Kitty Ussher, Chief Economist of the Institute of Directors, said “Inflationary pressures are more persistent than the Bank of England had previously anticipated. Core inflation is not yet falling, and price rises are still accelerating for some sub-categories, including food.”
“Institute of Directors survey data from January shows that only a quarter of business leaders now believe inflation has peaked, with even more – around four in ten – thinking it will not peak until the summer at the earliest. This matters because expectations of inflation can become self-fulfilling.”
“Combined with the welcome news that the Bank accepts its previous warnings of recession were too pessimistic, we think they are right to raise rates again today. This will help establish business expectations of inflation on a firmer downward path, which will itself put downward pressure on prices.”

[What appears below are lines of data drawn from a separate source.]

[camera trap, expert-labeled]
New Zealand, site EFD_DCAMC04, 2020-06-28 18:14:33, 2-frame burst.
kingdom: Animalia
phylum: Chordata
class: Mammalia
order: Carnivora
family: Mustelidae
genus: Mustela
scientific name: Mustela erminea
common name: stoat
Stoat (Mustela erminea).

“However, given the long lead times between an interest rate rise and the full economic effect being felt, it is also becoming increasingly likely that interest rates may have to be lowered again once inflation is under control, to prevent the inflation target being undershot in the medium term.”
Tommaso Aquilante, Associate Director of Economic Research at Dun and Bradstreet said “The announcement highlights that the Bank of England has blamed an increase in interest rates to 4% on the inflationary impact of higher-than-expected wage increases, putting additional pressure on mortgage holders and businesses struggling to pay off their loans.”
Anna Leach, Deputy Chief Economist at the CBI, said “The Bank’s decision this month shows that it is still too soon to call an end to peak interest rates. While inflation is coming down thanks to lower energy prices, labour market shortages and broader inflationary pressures mean higher rates are still needed to bring inflation back to the 2pc target.”
“Rising interest rates, high inflation and tightening fiscal policy will challenge economic growth this year. The government needs to act decisively in the forthcoming Budget to reinforce the UK’s position as a global centre for innovation and the low carbon economy.”
David Bharier, Head of Research at the British Chambers of Commerce (BCC), said “The Bank’s decision to raise interest rates for a 10th consecutive time continues its hard-line approach to inflation, but this is not without serious side-effects. Those impacted most by today’s decision will be mortgage holders and businesses reliant on debt to keep afloat after three years of economic shocks.”
“Our research shows that while inflation remains by far and away the top concern for businesses with 80% citing this in Q4 2022, concern about interest rates has risen sharply with 43% now citing this. With the Bank expecting inflation to slow to around 4% by the end of the year, further rate rises could now simply add to the risk of a deeper recession, outweighing the benefits.”
“The main driver of inflation for most firms is energy costs, but this requires a clear policy solution, with immediate relief for those most affected and longer-term structural changes to ensure this market failure does not occur again.”
“Businesses will also need to see concrete action in the upcoming Budget to promote growth, including plans on infrastructure, tax, skills, and trade.”
CEO of Octane Capital, Jonathan Samuels, said “Another month, another escalation of the Bank of England’s current stance on raising borrowing costs. This is the tenth consecutive rise from our friends in Threadneedle Street and miles away from the now distant days of a sub 1% environment.”
“That said, one hopes that all of the blood has now been squeezed from the stone and that rates have peaked. Surely it’s time that we focus on investing in business growth now that inflation seems to be tamed at last?”